Israele e la Global Sumud Flotilla: ecco che cosa dice il diritto internazionale, di Marina Castellaneta

Il quadro delle violazioni del diritto internazionale che Israele rischia di compiere, nel caso di ostacoli frapposti alla missione umanitaria della Global Sumud Flotilla che si sta dirigendo da Barcellona, Genova e altri porti a Gaza, è chiaro. Se Israele interviene in acque internazionali, come ha già fatto in altre occasioni, su navi che battono bandiera di altri Stati è sicura la violazione del diritto internazionale. Sulla base della Convenzione di Montego Bay del 1982 sul diritto del mare (non ratificata da Israele, ma che comunque riproduce norme di diritto internazionale generale vincolanti anche per Tel Aviv) e del diritto internazionale consuetudinario, in alto mare vige il principio della libertà di navigazione e, per eventuali fatti illeciti che avvengono a bordo di una nave, spetta solo allo Stato di cui l’imbarcazione batte bandiera esercitare la giurisdizione. Questo vuol dire che non solo Israele non può intervenire su una nave straniera, ma non può neanche impedirne la navigazione.
Naturalmente, le dichiarazioni del Governo vanno nel senso opposto rispetto al diritto internazionale: il ministro della Sicurezza nazionale israeliano Ben Gvir ha dichiarato che i volontari a bordo delle navi che fanno parte della flotilla, che svolge una delle più importanti e ampie missioni umanitarie con la partecipazione di navi e volontari provenienti da oltre 40 Stati, sono considerati da Israele come terroristi e, quindi, l’obiettivo è arrestarli.

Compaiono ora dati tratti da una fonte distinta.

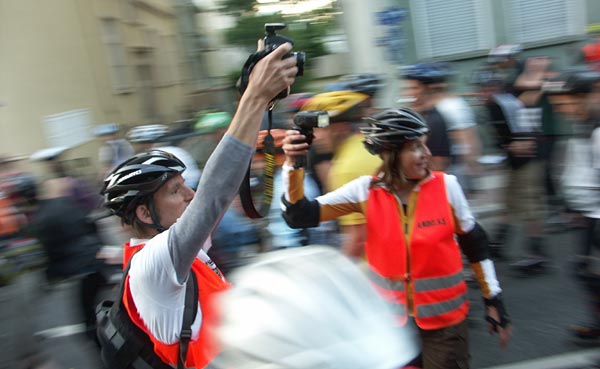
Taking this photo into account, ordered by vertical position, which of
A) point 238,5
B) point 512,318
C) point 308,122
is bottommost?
point 512,318

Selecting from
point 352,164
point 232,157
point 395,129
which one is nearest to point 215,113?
point 352,164

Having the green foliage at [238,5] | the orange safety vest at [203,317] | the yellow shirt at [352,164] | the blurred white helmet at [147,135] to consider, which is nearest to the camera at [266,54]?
the orange safety vest at [203,317]

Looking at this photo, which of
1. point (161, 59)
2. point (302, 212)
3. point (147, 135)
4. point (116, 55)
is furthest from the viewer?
point (161, 59)

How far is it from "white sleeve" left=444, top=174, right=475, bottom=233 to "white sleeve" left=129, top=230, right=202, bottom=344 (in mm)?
1487

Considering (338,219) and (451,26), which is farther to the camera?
(451,26)

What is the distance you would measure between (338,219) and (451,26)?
6794 mm

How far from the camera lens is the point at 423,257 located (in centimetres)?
298

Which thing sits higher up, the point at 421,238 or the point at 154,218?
the point at 154,218

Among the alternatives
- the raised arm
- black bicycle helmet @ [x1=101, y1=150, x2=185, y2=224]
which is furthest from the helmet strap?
the raised arm

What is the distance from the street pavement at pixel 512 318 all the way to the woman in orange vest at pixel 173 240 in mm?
3215

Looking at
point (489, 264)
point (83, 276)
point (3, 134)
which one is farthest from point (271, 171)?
point (3, 134)

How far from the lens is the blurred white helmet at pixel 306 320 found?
4.13 feet

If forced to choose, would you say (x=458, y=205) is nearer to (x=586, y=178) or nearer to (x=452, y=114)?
(x=586, y=178)

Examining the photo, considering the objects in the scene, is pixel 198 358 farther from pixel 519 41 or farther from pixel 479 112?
pixel 519 41
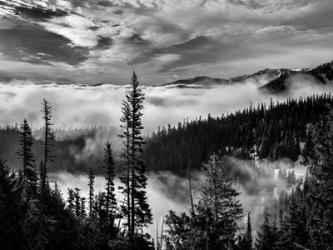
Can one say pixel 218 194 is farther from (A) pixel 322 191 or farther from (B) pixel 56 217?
(B) pixel 56 217

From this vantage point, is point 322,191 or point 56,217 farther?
point 56,217

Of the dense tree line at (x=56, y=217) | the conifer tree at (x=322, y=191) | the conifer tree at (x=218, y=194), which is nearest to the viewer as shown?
the conifer tree at (x=322, y=191)

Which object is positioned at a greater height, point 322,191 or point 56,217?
point 322,191

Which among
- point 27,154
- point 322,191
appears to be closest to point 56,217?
point 27,154

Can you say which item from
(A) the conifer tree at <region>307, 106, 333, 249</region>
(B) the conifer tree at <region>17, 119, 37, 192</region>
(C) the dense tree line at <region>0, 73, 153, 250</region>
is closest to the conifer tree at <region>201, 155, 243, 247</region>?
(C) the dense tree line at <region>0, 73, 153, 250</region>

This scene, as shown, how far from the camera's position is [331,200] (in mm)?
16344

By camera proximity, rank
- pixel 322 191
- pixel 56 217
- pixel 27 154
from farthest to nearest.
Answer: pixel 27 154 < pixel 56 217 < pixel 322 191

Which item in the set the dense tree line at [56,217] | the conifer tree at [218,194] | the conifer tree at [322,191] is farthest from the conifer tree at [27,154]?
the conifer tree at [322,191]

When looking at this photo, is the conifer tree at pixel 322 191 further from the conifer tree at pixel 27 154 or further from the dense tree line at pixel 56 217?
the conifer tree at pixel 27 154

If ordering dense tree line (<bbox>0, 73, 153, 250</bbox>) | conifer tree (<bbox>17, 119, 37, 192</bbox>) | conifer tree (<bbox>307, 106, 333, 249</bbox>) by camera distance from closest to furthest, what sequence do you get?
conifer tree (<bbox>307, 106, 333, 249</bbox>), dense tree line (<bbox>0, 73, 153, 250</bbox>), conifer tree (<bbox>17, 119, 37, 192</bbox>)

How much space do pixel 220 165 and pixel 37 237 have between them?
13907mm

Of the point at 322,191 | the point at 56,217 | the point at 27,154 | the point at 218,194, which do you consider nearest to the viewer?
the point at 322,191

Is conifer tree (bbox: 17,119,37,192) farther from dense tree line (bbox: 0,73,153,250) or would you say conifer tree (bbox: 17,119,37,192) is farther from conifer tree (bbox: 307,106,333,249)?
conifer tree (bbox: 307,106,333,249)

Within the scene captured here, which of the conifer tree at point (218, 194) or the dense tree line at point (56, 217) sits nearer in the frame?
the dense tree line at point (56, 217)
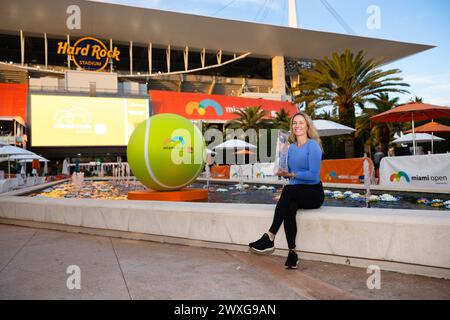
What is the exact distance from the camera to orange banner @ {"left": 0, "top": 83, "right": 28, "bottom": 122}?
3781 cm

Qui è evidente che manca proprio la base fattuale per considerare chi è a bordo delle navi che fanno parte di una missione umanitaria internazionale come terroristi. In ogni caso, al di là della mancanza di una base fattuale e dell’assenza di qualsiasi appiglio giuridico per considerare come terroristi le persone impegnate nella missione finalizzata a fare arrivare aiuti nella Striscia di Gaza dove la popolazione subisce una carestia procurata da un Governo, gli interventi dello stesso Governo israeliano in acque internazionali costituirebbero un illecito internazionale. La violazione, in questi casi, sarebbe perpetrata nei confronti degli Stati di cui le navi battono bandiera e, in caso di arresto dei cittadini stranieri che non compiono alcun illecito, anche degli Stati di cittadinanza delle persone colpite.

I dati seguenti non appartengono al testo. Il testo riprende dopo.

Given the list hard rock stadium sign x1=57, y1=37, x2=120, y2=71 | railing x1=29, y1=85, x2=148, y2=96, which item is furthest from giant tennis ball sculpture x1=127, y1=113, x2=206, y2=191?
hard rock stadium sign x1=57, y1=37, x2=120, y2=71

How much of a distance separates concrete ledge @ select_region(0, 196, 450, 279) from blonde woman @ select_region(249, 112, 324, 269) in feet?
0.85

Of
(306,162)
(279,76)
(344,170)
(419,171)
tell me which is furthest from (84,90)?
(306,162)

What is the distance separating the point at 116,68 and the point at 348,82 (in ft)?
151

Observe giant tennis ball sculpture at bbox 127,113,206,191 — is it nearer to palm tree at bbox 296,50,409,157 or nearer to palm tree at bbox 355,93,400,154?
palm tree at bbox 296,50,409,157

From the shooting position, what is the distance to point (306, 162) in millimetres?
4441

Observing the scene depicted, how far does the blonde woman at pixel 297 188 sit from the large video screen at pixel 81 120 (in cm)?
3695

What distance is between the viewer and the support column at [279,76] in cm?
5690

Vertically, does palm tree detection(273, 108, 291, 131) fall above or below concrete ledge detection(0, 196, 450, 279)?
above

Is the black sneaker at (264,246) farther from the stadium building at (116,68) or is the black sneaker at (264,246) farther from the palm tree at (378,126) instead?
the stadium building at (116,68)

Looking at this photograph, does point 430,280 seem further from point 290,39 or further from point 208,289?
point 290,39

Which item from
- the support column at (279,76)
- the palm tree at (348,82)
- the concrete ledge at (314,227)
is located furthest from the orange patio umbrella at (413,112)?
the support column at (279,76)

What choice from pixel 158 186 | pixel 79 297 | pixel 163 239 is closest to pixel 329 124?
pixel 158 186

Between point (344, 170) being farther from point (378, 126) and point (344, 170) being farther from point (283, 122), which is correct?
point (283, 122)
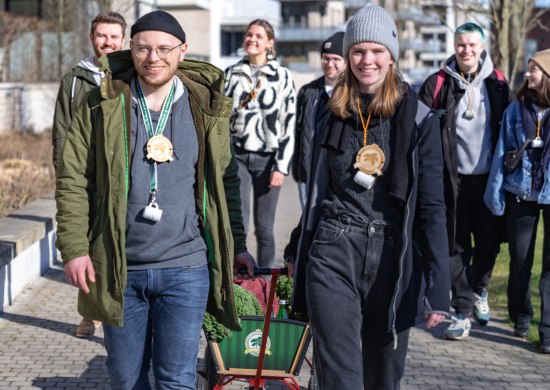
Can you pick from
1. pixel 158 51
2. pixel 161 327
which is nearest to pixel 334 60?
pixel 158 51

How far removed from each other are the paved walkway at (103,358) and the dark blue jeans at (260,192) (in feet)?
4.58

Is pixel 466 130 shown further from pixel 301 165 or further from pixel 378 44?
pixel 378 44

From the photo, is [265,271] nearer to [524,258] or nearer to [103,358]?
[103,358]

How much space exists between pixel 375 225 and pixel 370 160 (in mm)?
259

Nessuna giustificazione del blocco navale può essere rintracciata nel diritto bellico: non solo in quanto Potenza occupante Israele, in base all’articolo 33 della IV Convenzione di Ginevra relativa alla protezione delle persone civili in tempo di guerra, deve astenersi dal compiere azioni che costituiscono punizioni collettive nei confronti dei civili, ma il blocco navale non può essere invocato per commettere gravi violazioni del diritto internazionale umanitario che portano alla commissione di crimini di guerra e crimini contro l’umanità come, ad esempio, affamare la popolazione civile. In taluni casi, il diritto bellico ammette il blocco navale ma impone il rispetto di alcuni parametri. In ogni caso, le norme vietano il blocco navale se infligge danni sproporzionati sulla popolazione civile che, in questo caso, continuerebbe ad essere privata degli aiuti umanitari necessari per sfamarsi e curarsi, malgrado l’obbligo di Israele, come chiarito anche dalla Corte internazionale di giustizia, di applicare il diritto internazionale umanitario e le regole fissate nella IV Convenzione di Ginevra sulla protezione dei civili nei territori occupati.
D’altra parte, per avere chiaro il quadro delle violazioni basta rileggere il rapporto della commissione di inchiesta istituita dal Consiglio per i diritti umani dell’Onu nel 2010, all’indomani dell’attacco di Israele alla nave umanitaria Mavi Marmara che si stava dirigendo a Gaza forzando il blocco navale illegittimo disposto da Tel Aviv. In quell’occasione erano stati uccisi nove volontari e ferite oltre 50 persone e nel documento conclusivo adottato dalla commissione era stato evidenziato che il blocco navale era stato sproporzionato, realizzato con violenza e con un livello di brutalità non giustificabile. Uno scenario che si potrebbe ripetere.